Uma desilusão extravagante
Com dois trabalhos de grande escala lançados este ano, gostaria de estar aqui a dizer que estamos perante o regresso à boa forma de um dos mais icónicos realizadores das grandes produções de Hollywood. Infelizmente, Ridley Scott fica muito aquém das expectativas, pelo menos nesta sua obra.
House of Gucci conta a infame história da família Gucci, nome possante no mundo da moda e conhecida tanto pela alta qualidade do seu produto, como pela alta qualidade dos seus dramas e controvérsias. O enredo centra-se em Patrizia Reggiani (Lady Gaga), jovem de origens humildes, que acaba por conhecer e casar-se com Maurizio Gucci (Adam Driver), iniciando uma guerra no interior da família, tudo num jogo de poder e dinheiro.
Baseando-se numa premissa da vida real, que por si só já tem drama suficiente para fazer as ficções corarem de vergonha, era de esperar que fosse transformado numa entusiasmante montanha-russa de intrigas e emoções da grande tela, mas infelizmente um argumento fraco é o primeiro tiro no pé que este projeto dá a si mesmo. No campo dos diálogos, tem um aspeto muito genérico e desinspirado, mantendo as típicas falas e respostas mais básicas dos filmes de intrigas e dramas familiares. Porém a maior ofensa deste guião vem na forma da sua estrutura narrativa. Apresenta-nos acontecimentos-chave que marcaram a novela que foi esta família, mas pouco mais se esforçam para tentar um olhar introspetivo a estas pessoas de modo a nos conectar emocionalmente, ficando-se apenas pelo avanço mecânico do enredo. Certos problemas e obstáculos são impostos às personagens, mas logo de seguida aparecem resolvidos e esquecidos, como se de nada se tratassem cinco minutos antes. Em algumas situações, personagens tomam decisões e alteram alguns motivos sem o espectador ter nenhum contexto ou resolução para os mesmos. Existe uma enorme sensação de receber informação pelo simples facto de informação recebida, o que nos leva a querer que mais vale ter visto um documentário sobre toda esta história.

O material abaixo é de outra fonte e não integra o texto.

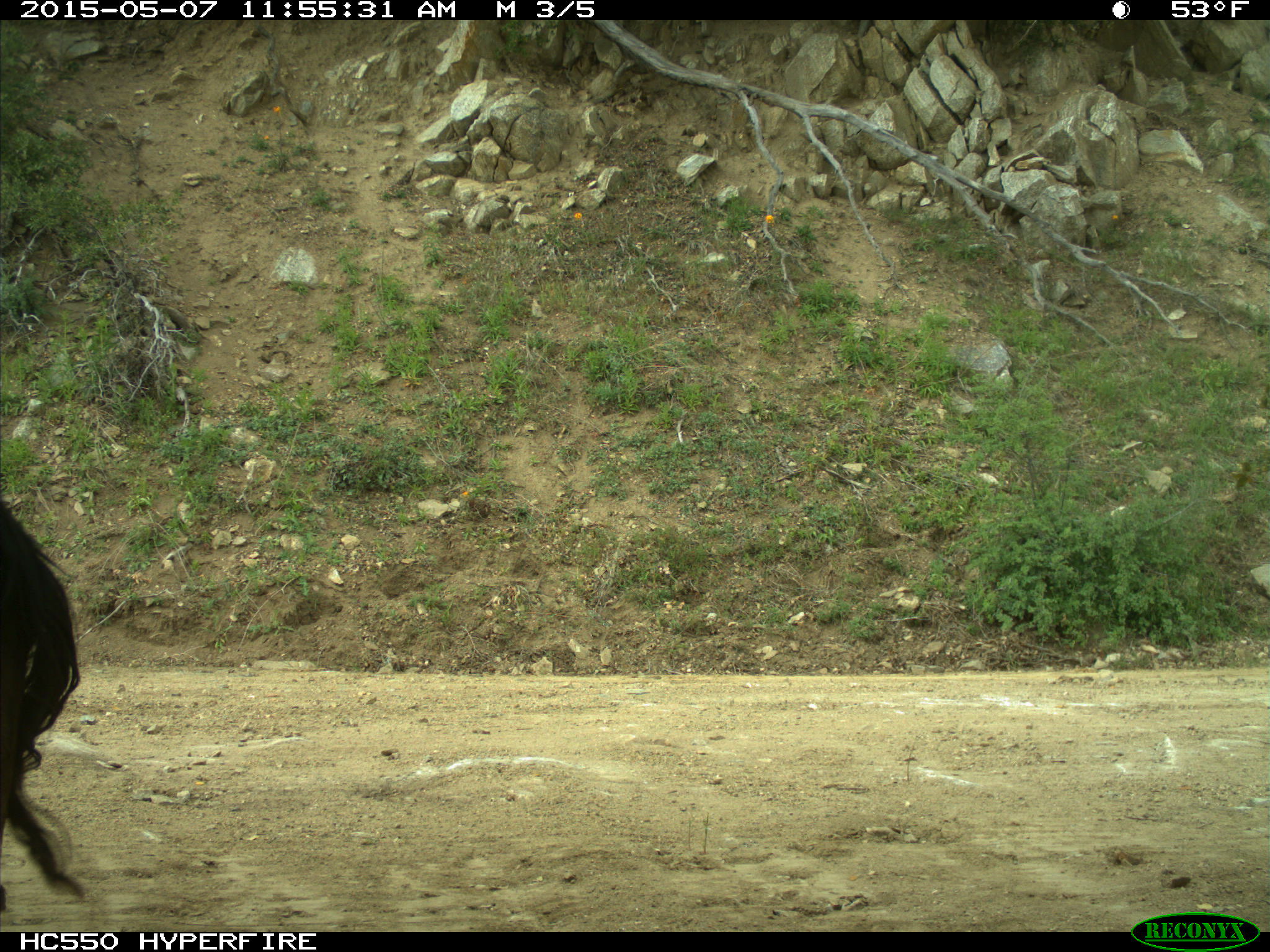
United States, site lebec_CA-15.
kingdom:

A nada disto ajuda o facto da montagem parecer uma espécie de guia de um museu que nos quer mostrar todo o conteúdo o mais rapidamente possível, sem qualquer sensibilidade ou apreço pela emoção desse mesmo conteúdo. Mudanças abruptas de cena são feitas mesmo quando queremos assimilar e conectar informação que nos foi dada ou até interiorizar o sentimento de alguma personagem, sem aquela sensação de que este sufoco nos foi incutido com um propósito. No entanto, os campos da direção de arte, como o guarda-roupa, cenários e afins, estão minimamente a par da mistura de extravagância e intriga que toda esta premissa exigia, conseguindo incutir o ambiente das várias épocas do mundo da moda.
Infelizmente, a grande desilusão materializa-se no elenco. De longe a maior das atrações para este filme, nomes como Lady Gaga, Adam Driver, Jeremy Irons, Jared Leto e Al Pacino, acabam por tornar as suas estadias não muito agradáveis. Todas as interpretações gritam pela atenção dos Óscares (especialmente a de Jared Leto), mas é incrível como um elenco tão variado e talentoso acaba por apresentar caricaturas tão over-the-top, sem que o filme seja autoconsciente o suficiente para funcionarem. Não é atingido um equilíbrio entre o drama que o filme tenta atingir e as representações demasiado exageradas que vemos à nossa frente. Quando Al Pacino é um dos mais contidos no filme, algo não está propriamente normal. No meio de todo este acting espalhafatoso, os sotaques tornam-se o brilharete mais irritante de todos, roçando o horrível. Era de muito melhor gosto terem trabalhado com atores de origem italiana a falar inglês do que este esforço quase ridículo do estrelato de Hollywood.
A sensação com que ficamos depois de ver um filme com tanto talento em frente e atrás das câmaras, bem com uma premissa interessante e dinheiro para a levantar do chão, é que Ridley Scott tenha sido “obrigado” a fazê-lo, talvez por razões contratuais. Pode ser uma desculpa para defender o realizador, pode até nem ser a razão para a falta de qualidade neste trabalho, mas a verdade é que é sempre desapontante ver um cineasta deste calibre, com todas as armas à sua disposição, entregar-nos algo tão pobre e desinspirado.